I actually read this book sort of by accident. I had read this book review in The New Yorker and when I saw this book at the library I assumed it was the book reviewed, The Mystery of Sleep by Meir Kryger. Although I think both books posit a similar argument — sleep is very very important. Also, I probably won’t read that book now because I feel like reading this book made my sleep objectively worse because, while I knew sleep was important, I now basically feel like every minute of sleep I don’t get takes ten years off my life…

I also thought this book would talk more about why people sleep, like, why did all life evolve to need to sleep? The first part of this book does talk about that a bit, but doesn’t come to much of a conclusion other than, it must be really good for us because natural selection wouldn’t waste so much on something that didn’t help us out…

The book is broken up into four sections: This Thing Called Sleep (covering general science of sleep), Why Should You Sleep (the terrifying part of the book that covers both how great sleep is for you and how bad not sleeping is for you), How and Why We Dream (discussing REM sleep), and From Sleeping Pills to Society Transformed (covering sleep disorders, how modern life impacts our sleep, and steps we should take to improve our sleep).

Learning about REM sleep and dreaming was pretty interesting, but parts two and four of the book are what are going to stay with me — even one night of six hours of sleep has terrible consequences for your ability to be you know, awake the next day. And we are wildly not good at recognizing our own impairment. Drowsy driving kills way more people than drunk driving, and we have the same sort of, I feel fine, I’m okay to do this. And drunk driving wouldn’t be good, but drinking just slows your reaction time, when you drive while drowsy, you actually experience microsleeps, so you’re just completely not reacting at all during that time. And if you manage not to kill yourself and others, even low levels of sleep deprivation increase your risk of cancer, dementia, infections, and all kinds of fun stuff.

Although, this book has also convinced me that our current president might just be really really sleep deprived:

Under-slept employees are not only less productive, less motivated, less creative, less happy, and lazier, but they are also more unethical … Previously, I described evidence from brain-scanning experiments showing that the frontal lobe, which is critical for self-control and reining in emotional impulses, is taken offline by a lack of sleep.
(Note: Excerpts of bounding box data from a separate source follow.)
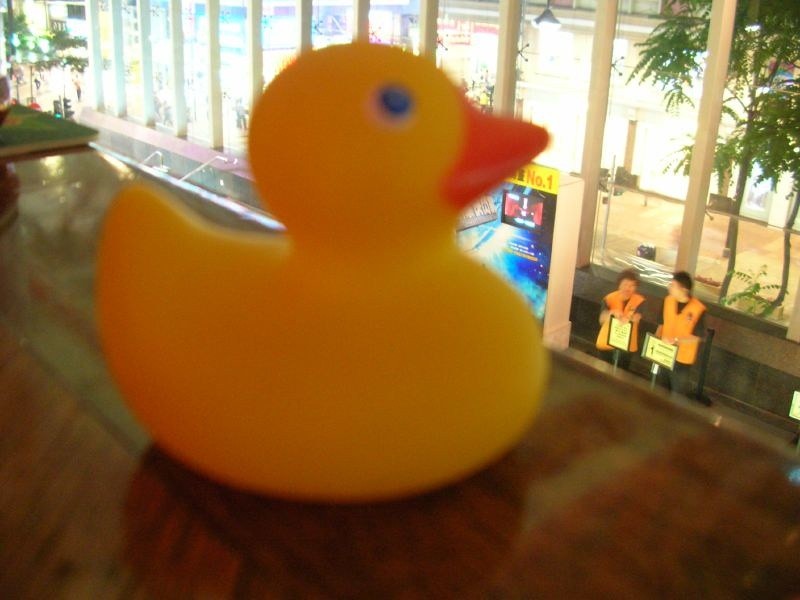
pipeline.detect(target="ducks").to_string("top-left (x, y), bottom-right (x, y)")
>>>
top-left (93, 45), bottom-right (548, 498)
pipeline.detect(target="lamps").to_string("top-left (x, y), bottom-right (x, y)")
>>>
top-left (532, 0), bottom-right (561, 25)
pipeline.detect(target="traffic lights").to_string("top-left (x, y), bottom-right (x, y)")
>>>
top-left (62, 97), bottom-right (74, 119)
top-left (54, 100), bottom-right (63, 119)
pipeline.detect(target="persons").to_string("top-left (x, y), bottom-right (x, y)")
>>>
top-left (655, 271), bottom-right (707, 396)
top-left (595, 269), bottom-right (646, 370)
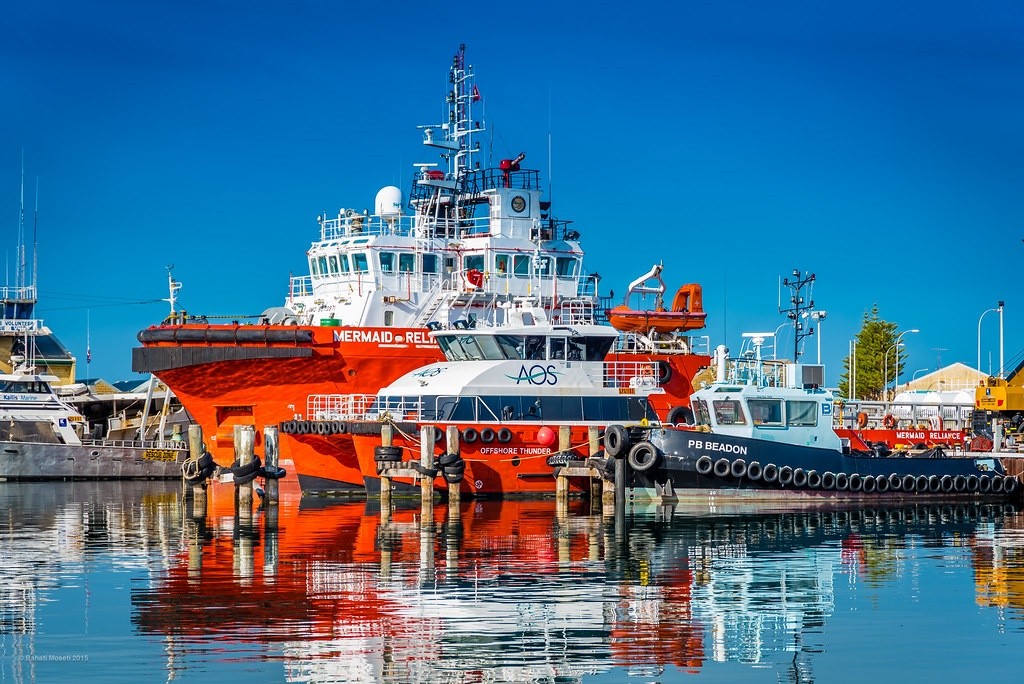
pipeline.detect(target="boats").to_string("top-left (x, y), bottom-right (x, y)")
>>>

As a result, participants were more emotionally volatile and rash in their choices and decision making. This same result is predictably borne out in the higher-states setting of the workplace. Studies in the workplace have found that employees who sleep six hours or less are significantly more deviant and more likely to lie the following day than those who sleep six hours or more.
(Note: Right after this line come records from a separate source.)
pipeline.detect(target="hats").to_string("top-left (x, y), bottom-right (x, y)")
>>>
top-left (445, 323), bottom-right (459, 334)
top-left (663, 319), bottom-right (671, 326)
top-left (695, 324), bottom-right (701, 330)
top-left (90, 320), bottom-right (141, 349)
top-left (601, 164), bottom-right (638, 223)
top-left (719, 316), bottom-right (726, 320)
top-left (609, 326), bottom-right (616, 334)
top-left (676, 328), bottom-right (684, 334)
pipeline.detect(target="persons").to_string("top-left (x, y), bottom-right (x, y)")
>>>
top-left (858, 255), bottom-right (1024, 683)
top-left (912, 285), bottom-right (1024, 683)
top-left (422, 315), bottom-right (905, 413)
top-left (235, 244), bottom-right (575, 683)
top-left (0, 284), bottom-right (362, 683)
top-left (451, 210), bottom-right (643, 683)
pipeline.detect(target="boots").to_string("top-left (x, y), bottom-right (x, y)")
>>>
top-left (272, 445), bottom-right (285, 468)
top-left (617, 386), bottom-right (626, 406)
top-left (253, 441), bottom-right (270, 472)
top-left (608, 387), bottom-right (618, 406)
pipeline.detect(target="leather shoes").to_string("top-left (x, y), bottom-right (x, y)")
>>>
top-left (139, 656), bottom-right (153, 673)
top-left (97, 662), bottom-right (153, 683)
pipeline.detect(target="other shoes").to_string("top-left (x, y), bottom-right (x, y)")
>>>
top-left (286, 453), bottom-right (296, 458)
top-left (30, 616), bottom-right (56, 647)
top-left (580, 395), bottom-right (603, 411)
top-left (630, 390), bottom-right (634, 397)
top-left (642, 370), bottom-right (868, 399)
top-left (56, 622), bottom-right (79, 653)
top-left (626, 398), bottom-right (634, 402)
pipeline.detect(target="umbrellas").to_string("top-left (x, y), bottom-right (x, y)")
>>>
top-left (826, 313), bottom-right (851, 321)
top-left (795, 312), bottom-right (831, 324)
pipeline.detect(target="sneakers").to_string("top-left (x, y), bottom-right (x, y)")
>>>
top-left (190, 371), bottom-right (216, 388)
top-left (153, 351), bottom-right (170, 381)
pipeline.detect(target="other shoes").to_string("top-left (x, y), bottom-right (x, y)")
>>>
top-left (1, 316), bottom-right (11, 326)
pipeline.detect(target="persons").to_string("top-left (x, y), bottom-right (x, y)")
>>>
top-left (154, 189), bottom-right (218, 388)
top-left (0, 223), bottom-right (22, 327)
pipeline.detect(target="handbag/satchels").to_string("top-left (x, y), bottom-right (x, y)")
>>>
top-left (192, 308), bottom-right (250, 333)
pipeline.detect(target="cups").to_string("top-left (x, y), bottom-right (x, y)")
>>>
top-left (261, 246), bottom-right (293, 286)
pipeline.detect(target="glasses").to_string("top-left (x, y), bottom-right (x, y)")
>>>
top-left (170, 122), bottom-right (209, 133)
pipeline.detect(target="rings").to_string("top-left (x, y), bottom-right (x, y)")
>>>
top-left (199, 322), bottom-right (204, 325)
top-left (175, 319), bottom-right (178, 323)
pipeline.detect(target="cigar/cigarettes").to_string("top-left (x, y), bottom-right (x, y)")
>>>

So, next time someone brags about how little sleep they ‘need’ I guess you can evaluate for yourself… 🙂 If you want to dig in more on all the ways sleep is good for you, and not sleeping is bad for you, you should read this book. And although it is full of terrifying facts, it does also include lots of helpful advice for sleeping better (things you probably already know: cut caffeine, cut alcohol, set a bedtime, make your bedroom dark, cool and gadget free,  don’t take naps after 3, don’t exercise too close to bed time).

Well, off to bed to get my 8 hours in.

Currently reading: The Ten Year Nap and The Lost Girls of Camp Forevermore.